Structured machine-learning approach avoids mis-specification
The traditional historical approach taken when building a multi-factor model of the investment markets requires that the model factors be based on observed characteristics of the assets to be included in the model. For example, a global equity model will classify stocks by country and may take account of fundamental values such as P:E ratio, yield and market capitalisation.
Apart from the fact that many companies operate in multiple jurisdictions and that fundamental attributes may not be comparable where accounting standard differ, this method is restrictive in that data availability will constrain the set of factors that can be modeled. For example, interest rate sensitivity could be an important factor, affecting both the demand for a company’s product as well as its financing cost. While measures of leverage might be available, they are unlikely to capture the full effect.
This data problem will restrict any such model’s ability to accurately portray the relationships between assets, leading to model mis-specification through over-fitting of the human proposed factors and omisison of factors that have no associated fundamental metric. Further, the fundamentally derived factors represent the only descriptive factors that can be applied in an analysis. If a factor is not defined in stage 1 – model construction it is not available in stage 2 – risk analysis.
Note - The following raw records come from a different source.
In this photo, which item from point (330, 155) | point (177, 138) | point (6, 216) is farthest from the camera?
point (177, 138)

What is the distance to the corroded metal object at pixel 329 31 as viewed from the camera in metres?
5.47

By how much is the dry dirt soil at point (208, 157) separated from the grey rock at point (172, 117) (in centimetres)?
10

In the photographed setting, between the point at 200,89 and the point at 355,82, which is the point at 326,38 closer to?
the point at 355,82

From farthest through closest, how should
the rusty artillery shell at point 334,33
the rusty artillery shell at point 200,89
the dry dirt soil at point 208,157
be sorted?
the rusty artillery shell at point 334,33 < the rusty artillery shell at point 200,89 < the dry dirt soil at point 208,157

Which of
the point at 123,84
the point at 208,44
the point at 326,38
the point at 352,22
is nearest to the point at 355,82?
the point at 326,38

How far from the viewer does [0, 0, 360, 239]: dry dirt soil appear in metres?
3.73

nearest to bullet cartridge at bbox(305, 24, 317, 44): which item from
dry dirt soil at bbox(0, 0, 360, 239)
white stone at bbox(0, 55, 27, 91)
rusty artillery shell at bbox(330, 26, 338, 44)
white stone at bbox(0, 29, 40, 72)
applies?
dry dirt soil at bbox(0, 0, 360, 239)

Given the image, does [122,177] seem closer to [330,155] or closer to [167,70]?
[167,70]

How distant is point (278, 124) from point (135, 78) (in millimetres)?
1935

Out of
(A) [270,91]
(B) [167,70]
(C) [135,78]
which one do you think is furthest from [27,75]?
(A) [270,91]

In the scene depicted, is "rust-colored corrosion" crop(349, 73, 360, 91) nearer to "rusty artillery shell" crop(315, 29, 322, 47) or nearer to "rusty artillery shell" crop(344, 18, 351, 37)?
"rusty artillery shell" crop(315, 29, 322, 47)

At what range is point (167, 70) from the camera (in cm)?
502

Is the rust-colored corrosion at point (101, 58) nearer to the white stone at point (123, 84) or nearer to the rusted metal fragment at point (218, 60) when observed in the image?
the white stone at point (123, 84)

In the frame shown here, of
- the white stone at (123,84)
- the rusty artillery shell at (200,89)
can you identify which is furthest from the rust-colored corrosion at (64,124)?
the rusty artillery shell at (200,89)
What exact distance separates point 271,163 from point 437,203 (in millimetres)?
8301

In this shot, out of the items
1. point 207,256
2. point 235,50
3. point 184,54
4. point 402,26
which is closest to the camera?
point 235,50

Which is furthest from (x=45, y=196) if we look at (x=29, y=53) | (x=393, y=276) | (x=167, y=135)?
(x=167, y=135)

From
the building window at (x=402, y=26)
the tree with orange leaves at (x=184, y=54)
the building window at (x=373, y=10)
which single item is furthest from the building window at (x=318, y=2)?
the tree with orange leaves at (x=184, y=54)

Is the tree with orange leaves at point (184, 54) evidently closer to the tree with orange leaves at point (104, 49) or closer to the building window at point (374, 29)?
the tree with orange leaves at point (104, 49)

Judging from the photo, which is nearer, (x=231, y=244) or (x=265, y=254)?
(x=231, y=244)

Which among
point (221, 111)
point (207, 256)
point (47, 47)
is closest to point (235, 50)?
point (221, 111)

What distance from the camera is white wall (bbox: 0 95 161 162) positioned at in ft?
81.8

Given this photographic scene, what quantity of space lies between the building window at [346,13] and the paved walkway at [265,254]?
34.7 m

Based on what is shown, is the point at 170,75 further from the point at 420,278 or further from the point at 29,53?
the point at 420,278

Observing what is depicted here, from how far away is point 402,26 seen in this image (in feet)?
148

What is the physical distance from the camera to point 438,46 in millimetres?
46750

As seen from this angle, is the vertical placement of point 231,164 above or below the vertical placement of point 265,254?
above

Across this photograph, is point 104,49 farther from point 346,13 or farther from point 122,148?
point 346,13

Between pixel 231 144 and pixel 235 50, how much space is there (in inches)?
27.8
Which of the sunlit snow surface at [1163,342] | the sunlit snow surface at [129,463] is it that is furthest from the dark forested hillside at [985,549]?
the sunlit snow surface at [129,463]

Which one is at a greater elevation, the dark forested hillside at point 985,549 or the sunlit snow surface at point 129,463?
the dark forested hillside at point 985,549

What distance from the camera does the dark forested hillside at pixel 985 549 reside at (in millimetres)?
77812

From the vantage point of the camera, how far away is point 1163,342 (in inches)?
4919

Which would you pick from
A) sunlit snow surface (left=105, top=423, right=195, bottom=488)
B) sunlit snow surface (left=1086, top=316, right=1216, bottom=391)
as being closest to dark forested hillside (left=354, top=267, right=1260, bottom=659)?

In contrast, the EMA model does not in any way constrain the model building algorithm with any pre-specified notion of what the best fitting set of factors should be. The algorithm uses a machine-learning technique, “guessing” a random set of factors as a seed to the process, and then amending the factors in a multiple-step process until the set of factors that are most likely the true factors explaining the structure of the market are located.
This means that the EMA method can represent systematic relationships between assets that may not be identifiable in any way by reference to traditional fundamental measures. At the descriptive stage, there is no limit to the ways that the risk sources can be defined, so different sets of risk source “styles” can be established for different analytical purposes.